- _QUOTED TEXT_:
Single by Fake Blood

from the album Fix Your Accent
- Released: 2009
- Genre: Plunderphonics, nu-disco, house
- Length: 5:35
- Label: Cheap Thrills Records, PIAS
- Songwriter(s): Fake Blood
- Producer(s): Fake Blood

Fake Blood singles chronology
| "Mars" (2008) | "I Think I Like It" (2009) |  |

Music video
- "I Think I Like It" on YouTube

= I Think I Like It =

"I Think I Like It" is the second single by British electronic musician Fake Blood and the first single from his EP Fix Your Accent.

==Composition==
"I Think I Like It" samples the song "In the Heat of a Disco Night" by Arabesque and features lead vocals by Heike Rimbeau.

- _DIRECTION_: Reproduce word for word the passage of the text on "I Think I Like It" from "Music video" to "Fix Your Accent.".

- _PROVIDED RECORDS_:
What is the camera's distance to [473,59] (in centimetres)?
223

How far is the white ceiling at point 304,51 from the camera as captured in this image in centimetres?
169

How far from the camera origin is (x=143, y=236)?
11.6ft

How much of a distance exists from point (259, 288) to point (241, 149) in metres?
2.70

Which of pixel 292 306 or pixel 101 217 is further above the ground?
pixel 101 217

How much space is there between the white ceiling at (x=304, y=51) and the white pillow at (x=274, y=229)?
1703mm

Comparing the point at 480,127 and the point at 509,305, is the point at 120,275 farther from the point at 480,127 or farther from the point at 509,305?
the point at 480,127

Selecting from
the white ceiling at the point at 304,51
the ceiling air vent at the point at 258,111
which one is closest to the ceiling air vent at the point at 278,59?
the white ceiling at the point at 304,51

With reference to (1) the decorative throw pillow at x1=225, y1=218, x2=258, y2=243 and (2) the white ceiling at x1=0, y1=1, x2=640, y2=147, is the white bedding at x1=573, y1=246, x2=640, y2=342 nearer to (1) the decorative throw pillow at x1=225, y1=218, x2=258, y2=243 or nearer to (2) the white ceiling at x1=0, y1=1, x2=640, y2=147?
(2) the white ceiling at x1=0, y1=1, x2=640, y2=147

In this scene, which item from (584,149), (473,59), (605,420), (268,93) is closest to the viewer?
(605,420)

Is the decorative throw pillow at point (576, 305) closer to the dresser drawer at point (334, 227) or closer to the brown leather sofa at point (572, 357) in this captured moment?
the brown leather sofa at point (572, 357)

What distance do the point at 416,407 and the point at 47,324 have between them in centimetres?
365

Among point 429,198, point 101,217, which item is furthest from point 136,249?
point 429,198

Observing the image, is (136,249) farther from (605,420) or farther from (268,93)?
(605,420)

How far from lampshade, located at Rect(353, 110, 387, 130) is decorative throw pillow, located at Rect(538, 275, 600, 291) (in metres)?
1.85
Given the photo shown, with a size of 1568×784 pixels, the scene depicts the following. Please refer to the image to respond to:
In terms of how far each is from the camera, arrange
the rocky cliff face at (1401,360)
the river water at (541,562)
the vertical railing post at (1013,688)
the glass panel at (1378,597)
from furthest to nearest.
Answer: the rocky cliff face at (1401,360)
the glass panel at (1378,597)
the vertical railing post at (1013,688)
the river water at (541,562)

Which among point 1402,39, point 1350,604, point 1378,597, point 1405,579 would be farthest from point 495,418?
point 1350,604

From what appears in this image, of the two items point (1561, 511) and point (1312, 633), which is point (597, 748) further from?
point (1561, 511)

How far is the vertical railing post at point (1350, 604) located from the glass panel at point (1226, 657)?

- _THE SOLUTION_:
Music video
- "I Think I Like It" on YouTube

= I Think I Like It =

"I Think I Like It" is the second single by British electronic musician Fake Blood and the first single from his EP Fix Your Accent.